As we move into Connected Educator Month (see the calendar of amazing opportunities to learn about how to connect with the initiative), I’ve been trying to think through the role of technology and online networking in developing learning communities. At our school, we have grade-level Communities of Practice meetings every week, as part of an initiative by our principal to really expand conversations among teachers and share best practices as well as use data to make curriculum changes, and document those shifts.

I work with a great team of sixth grade teachers. We not only get along well, but we also are open to new ideas, ready to make shifts based on the recommendations of colleagues, and put students at the front of everything. For example, our work for much of the last year has been how to move more writing instruction into the science and social studies classrooms, and together, we have been working on solid curriculum shifts to make that happen. We’ve questioned what we are doing, celebrated the successes and worried about the things that didn’t go the way we wanted.

So, the school-based COP time works. Sort of. Not always.

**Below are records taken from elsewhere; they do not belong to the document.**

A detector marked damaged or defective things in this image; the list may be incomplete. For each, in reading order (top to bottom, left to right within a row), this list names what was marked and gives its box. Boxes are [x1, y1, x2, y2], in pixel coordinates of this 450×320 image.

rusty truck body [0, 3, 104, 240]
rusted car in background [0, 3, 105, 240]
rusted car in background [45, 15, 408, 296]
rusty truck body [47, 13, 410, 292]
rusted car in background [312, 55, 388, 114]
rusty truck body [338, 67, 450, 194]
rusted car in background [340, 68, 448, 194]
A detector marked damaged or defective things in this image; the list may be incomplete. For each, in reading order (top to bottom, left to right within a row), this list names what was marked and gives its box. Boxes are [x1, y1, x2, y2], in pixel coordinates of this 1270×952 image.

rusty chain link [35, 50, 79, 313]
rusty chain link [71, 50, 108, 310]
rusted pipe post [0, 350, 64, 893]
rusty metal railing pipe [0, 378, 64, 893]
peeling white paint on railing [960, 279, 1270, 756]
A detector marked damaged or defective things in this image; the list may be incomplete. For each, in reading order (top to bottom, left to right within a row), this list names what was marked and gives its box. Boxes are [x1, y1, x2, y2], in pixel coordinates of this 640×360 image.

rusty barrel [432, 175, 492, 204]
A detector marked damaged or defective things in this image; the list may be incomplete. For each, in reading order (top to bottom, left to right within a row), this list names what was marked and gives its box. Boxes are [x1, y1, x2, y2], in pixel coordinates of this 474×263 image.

What doesn’t work is that the professional community is not necessarily organic and natural, and not built on our “opting in” to the discussions. We don’t have a choice. We have a COP time and we have to use it. We need to be there. It works for us on my team because we already had a strong foundation of flexibility and (somewhat) honest discussions. But if you gave me a choice during that time to sit every week with my colleagues, or to have the option to use that time to connect online with a larger, more focused group of ELA/digital media advocates …. I might choose the latter.

Choice is the key in that statement, and also, as many have noted, that “long tail” aspect of the Internet that provides you with entry points with other people you might not otherwise intersect with is a key component of how technology and online social connections make sense. My personal inquiry path becomes my own, not my principal’s (whose ideas around communities of practice are solid, and whose intent to spur difficult discussions makes sense, and who spent a lot of time figuring out how to make COP work in our school schedule).

The problem, as I see it, is that when the PLC/COP becomes digital, it gets harder and harder for teachers to show the work that was done. In other words, I need to spend some time just searching for folks in various online spaces (Twitter, Facebook, Google, etc.), and building my networks, but that kind of work is not necessarily quantifiable to a principal/superintendent and it may not directly impact the student learning in my classroom. For our school-based COP time, we have actionable plans, with results that we can turn to (whether they work out or not). This part of the equation seems to be missing in many online PLC spaces, and if we want our administrators to be able to see the power of the connected educator, it seems to me that we need to make those results more visible.

Ideally, I would love to see a balance of working hand-in-hand with my school-based colleagues, but also have them come with me into shared online spaces for inquiry work that moves us beyond our building, even as it reconnects that online work back into the learning environment and expectations of our students. It can happen. I just need to figure out a good system to make it work.